By Alex Rinfret It’s easy to think we live on an island isolated from world events, that we don’t have to worry too hard about global problems like the war in Iraq or terrorist attacks. But just how closely linked we are to the rest of the world was vividly illustrated Sunday (May 25) at the Greater Massett Development Corporation’s annual general meeting.
GMDC runs the Massett recreation centre and owns all the former military facilities there. Its main source of revenue is a multi-million dollar fund (currently worth $6.6-million), handed over by the federal government when GMDC took over responsibility for the facilities.
Most of the money is invested in the stock market, which performed particularly poorly last year thanks to world events, according to manager Jo-Ann Brown. GMDC didn’t actually lose money on the stock market, but it did make much less than in previous years: $208,000 this year compared to $377,000 last year.
“The main influence on this year’s bottom line has been the lower return on investments,” Ms Brown said. “The market is directly influenced by the world events over the past 18 months, resulting in one of the most unstable markets in history.”
The investment income is particularly important because GMDC doesn’t make enough money from its operations to cover its expenses. Its biggest department, the rec centre, cost $506,000 to run last year and only brought in $162,000 in memberships, fees and rentals.
These numbers obscure the fact that the rec centre was actually wildly successful last year in attracting users. It sold more local memberships and offered more programs, almost doubling the amount of revenue it brought in for programs and lessons ($36,000 last year compared to $18,000 the year before). Rec centre users made almost 43,000 visits last year, an increase of 5,300 visits from the previous year, a result which recreation manager Willis Parnell called “awesome”.
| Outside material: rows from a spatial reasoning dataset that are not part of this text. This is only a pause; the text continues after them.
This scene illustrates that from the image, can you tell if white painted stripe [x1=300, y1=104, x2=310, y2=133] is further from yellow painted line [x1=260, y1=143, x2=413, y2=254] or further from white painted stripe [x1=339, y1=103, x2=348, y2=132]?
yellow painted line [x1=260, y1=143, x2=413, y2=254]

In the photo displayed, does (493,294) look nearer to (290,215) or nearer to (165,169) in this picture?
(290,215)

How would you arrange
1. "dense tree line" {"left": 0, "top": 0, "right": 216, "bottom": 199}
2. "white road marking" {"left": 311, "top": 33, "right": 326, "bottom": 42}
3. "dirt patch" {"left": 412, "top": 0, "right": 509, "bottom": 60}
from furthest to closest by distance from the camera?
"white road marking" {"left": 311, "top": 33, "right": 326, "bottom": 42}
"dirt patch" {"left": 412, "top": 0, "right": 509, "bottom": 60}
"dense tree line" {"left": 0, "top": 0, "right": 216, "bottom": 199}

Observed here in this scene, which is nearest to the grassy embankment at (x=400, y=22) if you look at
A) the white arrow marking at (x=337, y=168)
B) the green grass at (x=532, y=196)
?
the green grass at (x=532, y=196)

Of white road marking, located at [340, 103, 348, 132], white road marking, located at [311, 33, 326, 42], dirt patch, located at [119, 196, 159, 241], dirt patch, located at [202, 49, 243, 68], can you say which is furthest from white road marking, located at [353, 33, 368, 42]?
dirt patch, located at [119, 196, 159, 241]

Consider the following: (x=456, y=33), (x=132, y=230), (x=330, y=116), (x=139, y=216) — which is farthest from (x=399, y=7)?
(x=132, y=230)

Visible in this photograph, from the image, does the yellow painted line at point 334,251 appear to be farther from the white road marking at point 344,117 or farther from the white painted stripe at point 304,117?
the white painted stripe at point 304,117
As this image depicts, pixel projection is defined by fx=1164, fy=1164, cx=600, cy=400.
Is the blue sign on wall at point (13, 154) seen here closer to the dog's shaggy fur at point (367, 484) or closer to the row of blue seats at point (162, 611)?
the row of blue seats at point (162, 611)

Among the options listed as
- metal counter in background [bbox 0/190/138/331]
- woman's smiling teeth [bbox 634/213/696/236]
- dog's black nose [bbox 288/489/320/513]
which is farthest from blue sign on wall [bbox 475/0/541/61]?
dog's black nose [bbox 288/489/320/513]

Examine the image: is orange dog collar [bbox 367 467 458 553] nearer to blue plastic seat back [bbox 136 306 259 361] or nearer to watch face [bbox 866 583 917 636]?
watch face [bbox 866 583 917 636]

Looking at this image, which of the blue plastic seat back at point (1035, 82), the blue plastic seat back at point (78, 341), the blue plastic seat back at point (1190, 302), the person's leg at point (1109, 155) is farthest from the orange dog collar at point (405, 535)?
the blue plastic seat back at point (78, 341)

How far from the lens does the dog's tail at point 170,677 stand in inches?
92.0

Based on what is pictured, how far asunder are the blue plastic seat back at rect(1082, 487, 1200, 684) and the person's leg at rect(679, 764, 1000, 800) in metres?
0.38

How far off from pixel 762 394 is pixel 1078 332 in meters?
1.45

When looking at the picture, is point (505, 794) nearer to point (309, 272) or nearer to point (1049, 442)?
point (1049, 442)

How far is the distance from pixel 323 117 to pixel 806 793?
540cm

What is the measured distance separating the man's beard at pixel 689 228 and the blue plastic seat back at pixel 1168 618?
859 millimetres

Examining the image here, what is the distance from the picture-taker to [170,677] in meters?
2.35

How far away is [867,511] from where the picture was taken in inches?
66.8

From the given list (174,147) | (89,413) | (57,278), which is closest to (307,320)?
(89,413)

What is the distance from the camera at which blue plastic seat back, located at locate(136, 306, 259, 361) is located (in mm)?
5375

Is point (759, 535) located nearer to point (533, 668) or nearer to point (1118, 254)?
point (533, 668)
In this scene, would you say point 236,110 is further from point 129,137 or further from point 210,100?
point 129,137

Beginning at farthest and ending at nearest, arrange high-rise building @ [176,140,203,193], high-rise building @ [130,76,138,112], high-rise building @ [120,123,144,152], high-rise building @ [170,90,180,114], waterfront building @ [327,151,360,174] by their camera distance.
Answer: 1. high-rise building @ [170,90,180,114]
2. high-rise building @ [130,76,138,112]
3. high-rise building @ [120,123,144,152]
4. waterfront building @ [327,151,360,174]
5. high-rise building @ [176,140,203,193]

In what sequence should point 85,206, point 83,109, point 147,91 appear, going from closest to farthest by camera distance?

GMDC has decided to increase rec centre fees three percent on July 1, and will discuss a further increase of two percent for 2004, Ms Brown said. Fees have not been increased since GMDC started running the facility, she said.
Expenses were down in GMDC’s other departments, which include administration (where spending decreased 11 percent from the previous year) and commercial property (where spending was down 17 percent, and rental revenue was up 28 percent).
Although expenses were reduced, the bottom line was that the corporation lost $405,000 in 2002, compared to $386,000 the previous year. The increased loss was entirely due to the much lower investment income.
Most of GMDC’s buildings have now been leased or rented, Ms Brown said. She added that the Northern Health Authority is interested in leasing the former Skills Centre building, next door to the hospital. This is the current home of Community Futures, but Ms Brown said the board has started talking to Community Futures about a relocation option in case the health authority wants the building.’
On behalf of the board, director Janet Brown commended the staff for their excellent work over the past year, especially Jo-Ann Brown and Willis Parnell.
GMDC directors for the coming year are the same as last year: Janet Brown, Trevor Jarvis, Shaun Mushynsky and Ed Woode for the Village of Masset; and Ron Brown Jr., John Disney, May Russ and Leo Gagnon for the Old Massett Village Council.